(Extracted records)
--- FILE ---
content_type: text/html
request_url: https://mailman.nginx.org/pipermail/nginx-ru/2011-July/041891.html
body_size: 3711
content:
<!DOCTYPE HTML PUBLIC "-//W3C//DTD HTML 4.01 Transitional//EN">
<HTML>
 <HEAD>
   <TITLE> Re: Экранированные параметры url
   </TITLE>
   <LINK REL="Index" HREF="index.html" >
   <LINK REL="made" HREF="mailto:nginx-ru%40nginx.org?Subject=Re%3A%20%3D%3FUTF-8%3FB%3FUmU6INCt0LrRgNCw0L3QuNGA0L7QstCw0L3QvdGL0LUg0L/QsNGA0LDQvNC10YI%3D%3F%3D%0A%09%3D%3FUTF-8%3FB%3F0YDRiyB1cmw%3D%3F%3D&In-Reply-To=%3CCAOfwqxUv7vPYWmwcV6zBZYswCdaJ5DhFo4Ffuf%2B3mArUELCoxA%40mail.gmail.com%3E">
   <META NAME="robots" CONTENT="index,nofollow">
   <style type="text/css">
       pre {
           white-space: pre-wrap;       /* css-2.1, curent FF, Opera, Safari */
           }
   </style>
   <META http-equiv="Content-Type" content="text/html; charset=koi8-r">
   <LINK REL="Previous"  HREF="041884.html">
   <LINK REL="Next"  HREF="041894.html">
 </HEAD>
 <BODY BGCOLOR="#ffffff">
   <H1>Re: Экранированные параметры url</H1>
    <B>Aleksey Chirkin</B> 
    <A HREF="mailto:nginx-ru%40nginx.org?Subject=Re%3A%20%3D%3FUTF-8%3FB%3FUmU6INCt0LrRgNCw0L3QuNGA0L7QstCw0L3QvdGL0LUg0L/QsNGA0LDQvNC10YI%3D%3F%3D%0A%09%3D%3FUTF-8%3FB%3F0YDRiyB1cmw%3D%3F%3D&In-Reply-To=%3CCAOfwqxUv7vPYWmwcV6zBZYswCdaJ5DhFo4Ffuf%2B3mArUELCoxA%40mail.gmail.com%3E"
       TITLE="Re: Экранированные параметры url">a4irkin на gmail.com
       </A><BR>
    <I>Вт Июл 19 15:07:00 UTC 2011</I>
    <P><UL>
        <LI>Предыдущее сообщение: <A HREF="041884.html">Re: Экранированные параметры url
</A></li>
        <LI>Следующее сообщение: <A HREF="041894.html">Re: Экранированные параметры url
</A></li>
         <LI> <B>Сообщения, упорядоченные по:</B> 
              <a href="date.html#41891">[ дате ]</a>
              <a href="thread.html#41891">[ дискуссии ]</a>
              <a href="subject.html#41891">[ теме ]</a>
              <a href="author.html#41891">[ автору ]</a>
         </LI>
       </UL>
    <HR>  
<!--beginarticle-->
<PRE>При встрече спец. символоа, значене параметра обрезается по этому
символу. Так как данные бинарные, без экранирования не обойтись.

Instructions for the task: What you return should match the data character for character.

Answer section:
--- FILE ---
content_type: text/html
request_url: https://mailman.nginx.org/pipermail/nginx-ru/2011-July/041891.html
body_size: 3711
content:
<!DOCTYPE HTML PUBLIC "-//W3C//DTD HTML 4.01 Transitional//EN">
<HTML>
 <HEAD>
   <TITLE> Re: Экранированные параметры url
   </TITLE>
   <LINK REL="Index" HREF="index.html" >
   <LINK REL="made" HREF="mailto:nginx-ru%40nginx.org?Subject=Re%3A%20%3D%3FUTF-8%3FB%3FUmU6INCt0LrRgNCw0L3QuNGA0L7QstCw0L3QvdGL0LUg0L/QsNGA0LDQvNC10YI%3D%3F%3D%0A%09%3D%3FUTF-8%3FB%3F0YDRiyB1cmw%3D%3F%3D&In-Reply-To=%3CCAOfwqxUv7vPYWmwcV6zBZYswCdaJ5DhFo4Ffuf%2B3mArUELCoxA%40mail.gmail.com%3E">
   <META NAME="robots" CONTENT="index,nofollow">
   <style type="text/css">
       pre {
           white-space: pre-wrap;       /* css-2.1, curent FF, Opera, Safari */
           }
   </style>
   <META http-equiv="Content-Type" content="text/html; charset=koi8-r">
   <LINK REL="Previous"  HREF="041884.html">
   <LINK REL="Next"  HREF="041894.html">
 </HEAD>
 <BODY BGCOLOR="#ffffff">
   <H1>Re: Экранированные параметры url</H1>
    <B>Aleksey Chirkin</B> 
    <A HREF="mailto:nginx-ru%40nginx.org?Subject=Re%3A%20%3D%3FUTF-8%3FB%3FUmU6INCt0LrRgNCw0L3QuNGA0L7QstCw0L3QvdGL0LUg0L/QsNGA0LDQvNC10YI%3D%3F%3D%0A%09%3D%3FUTF-8%3FB%3F0YDRiyB1cmw%3D%3F%3D&In-Reply-To=%3CCAOfwqxUv7vPYWmwcV6zBZYswCdaJ5DhFo4Ffuf%2B3mArUELCoxA%40mail.gmail.com%3E"
       TITLE="Re: Экранированные параметры url">a4irkin на gmail.com
       </A><BR>
    <I>Вт Июл 19 15:07:00 UTC 2011</I>
    <P><UL>
        <LI>Предыдущее сообщение: <A HREF="041884.html">Re: Экранированные параметры url
</A></li>
        <LI>Следующее сообщение: <A HREF="041894.html">Re: Экранированные параметры url
</A></li>
         <LI> <B>Сообщения, упорядоченные по:</B> 
              <a href="date.html#41891">[ дате ]</a>
              <a href="thread.html#41891">[ дискуссии ]</a>
              <a href="subject.html#41891">[ теме ]</a>
              <a href="author.html#41891">[ автору ]</a>
         </LI>
       </UL>
    <HR>  
<!--beginarticle-->
<PRE>При встрече спец. символоа, значене параметра обрезается по этому
символу. Так как данные бинарные, без экранирования не обойтись.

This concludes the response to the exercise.